Konkurencja międzynarodowa zaostrza się, a różnice punktowe w ocenie poszczególnych państw maleją z roku na rok.  Estonia -lider tegorocznego rankingu- zdobywa 4,2 pkt. na sześć możliwych pkt. i awansuje z pozycji trzeciej, zajmowanej w ub. r. Czechy z oceną 4,16 pkt. przesuwają się na pozycję drugą. Na trzecie miejsce rankingu spada Polska z oceną 4,05 pkt., wyprzedzając minimalnie Słowację (4,02 pkt.) i Słowenię (3,98 pkt.). Łącznie w tegorocznym rankingu klasyfikowanych było 20 państw: Albania, Bośnia i Hercegowina, Bułgaria, Białoruś, Chorwacja, Czarnogóra, Czechy, Estonia, Kosowo, Litwa, Łotwa, Macedonia, Polska, Rosja, Rumunia, Serbia, Słowacja, Słowenia, Ukraina i Węgry.

Zobacz też:

Cyfrowa transformacja w firmach – dużo słów, mało czynów

O badaniu

Respondenci badania oceniają kraje europejskie, w tym Polskę, przez pryzmat 21 czynników atrakcyjności inwestycyjnej, punktowanych w skali od 1 do 5, oraz oceniają bezpośrednio gospodarki europejskie (notą w skali od 1 do 6). Wypowiadają się też na temat aktualnej sytuacji gospodarek, w ramach których operują, oraz kondycji ich firm i perspektyw ich rozwoju.

Badanie przeprowadziła  w lutym i marcu 2019 r. Polsko-Niemiecka Izba Przemysłowo-Handlowa we współpracy z 14 innymi izbami bilateralnymi w Polsce, zrzeszonymi w International Group of Chambers of Commerce (IGCC): amerykańską, austriacką, belgijską, brytyjską, francuską, hiszpańską, irlandzką, kanadyjską, niderlandzką, portugalską, rumuńską, skandynawską, szwajcarską i włoską. Jest to już 14. edycja badania. Udział w nim wzięło 205 firm zagranicznych operujących w Polsce oraz równolegle łącznie ok. 1400 inwestorów zagranicznych w 20 krajach.
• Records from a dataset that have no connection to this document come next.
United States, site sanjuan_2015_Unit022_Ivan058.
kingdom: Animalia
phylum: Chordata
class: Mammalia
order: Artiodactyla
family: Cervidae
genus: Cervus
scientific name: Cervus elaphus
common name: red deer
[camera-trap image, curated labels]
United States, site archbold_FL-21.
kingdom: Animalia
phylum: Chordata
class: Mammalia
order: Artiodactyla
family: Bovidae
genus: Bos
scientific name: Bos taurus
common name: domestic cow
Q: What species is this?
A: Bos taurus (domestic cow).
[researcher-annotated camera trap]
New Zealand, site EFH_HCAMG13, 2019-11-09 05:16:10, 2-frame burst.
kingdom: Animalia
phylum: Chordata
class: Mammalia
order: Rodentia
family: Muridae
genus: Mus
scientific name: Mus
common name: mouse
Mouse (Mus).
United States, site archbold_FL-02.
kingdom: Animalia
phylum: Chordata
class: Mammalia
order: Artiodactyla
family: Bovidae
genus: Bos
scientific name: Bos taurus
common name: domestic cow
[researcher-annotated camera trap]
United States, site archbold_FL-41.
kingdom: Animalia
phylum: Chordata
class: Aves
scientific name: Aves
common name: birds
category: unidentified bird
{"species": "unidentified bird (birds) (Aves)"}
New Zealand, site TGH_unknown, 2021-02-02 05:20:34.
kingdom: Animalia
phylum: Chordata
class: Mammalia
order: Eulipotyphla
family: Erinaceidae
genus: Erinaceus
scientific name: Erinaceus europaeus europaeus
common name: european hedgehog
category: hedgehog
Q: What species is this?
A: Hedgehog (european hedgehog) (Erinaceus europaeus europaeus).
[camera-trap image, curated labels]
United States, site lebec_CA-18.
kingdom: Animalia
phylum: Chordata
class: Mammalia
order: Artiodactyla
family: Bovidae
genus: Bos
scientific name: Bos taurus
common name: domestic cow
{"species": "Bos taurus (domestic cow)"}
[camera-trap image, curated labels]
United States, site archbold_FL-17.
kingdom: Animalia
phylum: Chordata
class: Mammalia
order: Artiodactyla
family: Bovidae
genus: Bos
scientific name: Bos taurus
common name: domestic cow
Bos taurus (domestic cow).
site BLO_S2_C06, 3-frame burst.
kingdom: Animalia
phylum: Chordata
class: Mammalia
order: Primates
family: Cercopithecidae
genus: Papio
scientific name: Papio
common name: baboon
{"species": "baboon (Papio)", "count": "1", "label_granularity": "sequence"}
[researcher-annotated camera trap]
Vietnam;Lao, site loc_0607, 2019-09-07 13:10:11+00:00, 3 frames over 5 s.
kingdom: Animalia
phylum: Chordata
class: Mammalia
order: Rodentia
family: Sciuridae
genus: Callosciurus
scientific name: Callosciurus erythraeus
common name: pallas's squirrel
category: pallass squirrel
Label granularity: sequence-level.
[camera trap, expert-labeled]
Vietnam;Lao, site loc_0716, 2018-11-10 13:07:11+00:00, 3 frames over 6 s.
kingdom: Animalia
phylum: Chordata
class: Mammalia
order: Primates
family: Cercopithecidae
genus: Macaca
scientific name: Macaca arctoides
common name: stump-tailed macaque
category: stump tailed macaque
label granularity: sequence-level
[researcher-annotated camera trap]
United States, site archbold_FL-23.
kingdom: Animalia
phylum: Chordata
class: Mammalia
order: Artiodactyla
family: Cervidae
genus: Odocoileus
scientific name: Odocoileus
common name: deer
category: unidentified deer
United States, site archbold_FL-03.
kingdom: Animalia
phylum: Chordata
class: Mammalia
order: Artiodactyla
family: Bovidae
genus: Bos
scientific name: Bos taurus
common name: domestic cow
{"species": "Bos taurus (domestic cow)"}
W próbie polskiej, liczącej 205 firm: 137 inwestorów zagranicznych pochodziło z Niemiec; 12 – z USA; ex aequo po 9 inwestorów – z Austrii i Szwajcarii, po 4 – z Irlandii, Hiszpanii i Włoch. Pozostałą część respondentów stanowili operujący w Polsce inwestorzy z innych krajów europejskich.